- EXTRACTED TEXT:
↓↓↓

Thursday

Sep. 17, 2009


Getting to Sleep in New Jersey

by John Stone

Not twenty miles from where I work,
William Williams wrote after dark,
after the last baby was caught,
knowing that what he really ought

to do was sleep. Rutherford slept,
while all night William Williams kept

scratching at his prescription pad,
dissecting the good lines from the bad.

He tested the general question whether
feet or butt or head-first ever

determines as well the length of labor
of a poem. His work is over:

bones and guts and red wheelbarrows;
the loneliness and all the errors

a heart can make the other end
of a stethoscope. Outside, the wind

corners the house with a long crow.
Silently, his contagious snow

covers the banks of the Passaic River,
where he walked once, full of fever,

tracking his solitary way
back to his office and the white day,

a peculiar kind of bright-eyed bird,
hungry for morning and the perfect word.

"Getting to Sleep in New Jersey" by John A. Stone, from Music From Apartment 8: New and Selected Poems. © Louisiana State University Press, 2004. Reprinted with permission. (buy now)

It's the birthday of filmmaker Baz Luhrmann, born on this day in 1962 in Sydney, Australia. He grew up in a village in rural New South Wales, and his dad ran a gas station and a movie theater. When customers came to fill up their gas tanks, the boy would make up radio shows on the spot to entertain them.

His mother was a ballroom dance teacher, and Baz Luhrmann had been going to ballroom dance competitions from the age of six. So when he started making movies of his own, he decided to make a movie about the world of ballroom dance, and that was Strictly Ballroom (1992)

And then he decided to take on Shakespeare. He said: "What people forget is that Shakespeare was a restless entertainer. When he played the Elizabethan stage, he was basically dealing with an audience of 3,000 drunken punters who were selling pigs and geese in the stalls. He played to everyone from the street sweeper to the Queen of England. And his style was to have stand-up comedy one moment, a song, and then the highest tragedy right next to it. … He was a rambunctious, sexy, violent, entertaining storyteller, and we've tried to be all those things." And the movie he made was Romeo + Juliet (1996), set in a mythical city of Verona Beach (instead of Verona), full of gangs and violence, and with a pop soundtrack. It grossed almost $50 million. Baz Luhrmann also directed Moulin Rouge (2001) and most recently, Australia(2008).

Today is Constitution Day in the United States, because it was on this day in 1787 that the final draft of the Constitution was signed. There were 55 delegates working on the Constitution, and they had been showing up day after day for almost four months to the State House in Philadelphia, Pennsylvania.

↑↑↑

- EXPLORE THE MATERIAL:
1. What two businesses did Baz Luhrmann's father run, according to the Sep. 17, 2009 page?
2. Set down, word for word, everything in the Sep. 17, 2009 page from "covers the banks" down to "the perfect word.".
Rely only on the Sep. 17, 2009 page, not on the data.

- DATA EXTRACT:
↓↓↓

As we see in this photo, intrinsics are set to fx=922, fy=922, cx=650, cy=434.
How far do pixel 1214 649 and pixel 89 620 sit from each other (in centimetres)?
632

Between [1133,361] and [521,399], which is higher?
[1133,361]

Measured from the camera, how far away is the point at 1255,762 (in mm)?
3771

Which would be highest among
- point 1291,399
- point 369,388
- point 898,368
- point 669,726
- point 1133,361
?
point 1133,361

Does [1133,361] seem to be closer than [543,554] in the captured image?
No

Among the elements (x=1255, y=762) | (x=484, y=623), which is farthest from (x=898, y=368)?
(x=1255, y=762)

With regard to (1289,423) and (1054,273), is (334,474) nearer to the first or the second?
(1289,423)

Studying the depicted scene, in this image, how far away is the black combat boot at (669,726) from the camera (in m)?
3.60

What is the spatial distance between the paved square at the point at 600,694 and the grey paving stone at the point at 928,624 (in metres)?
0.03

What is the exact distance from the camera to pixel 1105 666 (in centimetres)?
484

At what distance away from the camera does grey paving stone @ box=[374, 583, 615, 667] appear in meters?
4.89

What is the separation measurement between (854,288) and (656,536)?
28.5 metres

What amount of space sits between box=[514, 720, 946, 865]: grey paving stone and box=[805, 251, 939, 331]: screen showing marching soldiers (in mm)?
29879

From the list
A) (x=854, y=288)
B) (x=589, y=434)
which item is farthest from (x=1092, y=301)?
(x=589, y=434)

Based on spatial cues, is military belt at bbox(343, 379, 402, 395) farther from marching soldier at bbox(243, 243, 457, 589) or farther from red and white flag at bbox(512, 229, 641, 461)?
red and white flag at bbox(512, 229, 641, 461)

↑↑↑

- ANSWERS:
1. A gas station and a movie theater.

2.
covers the banks of the Passaic River,
where he walked once, full of fever,

tracking his solitary way
back to his office and the white day,

a peculiar kind of bright-eyed bird,
hungry for morning and the perfect word.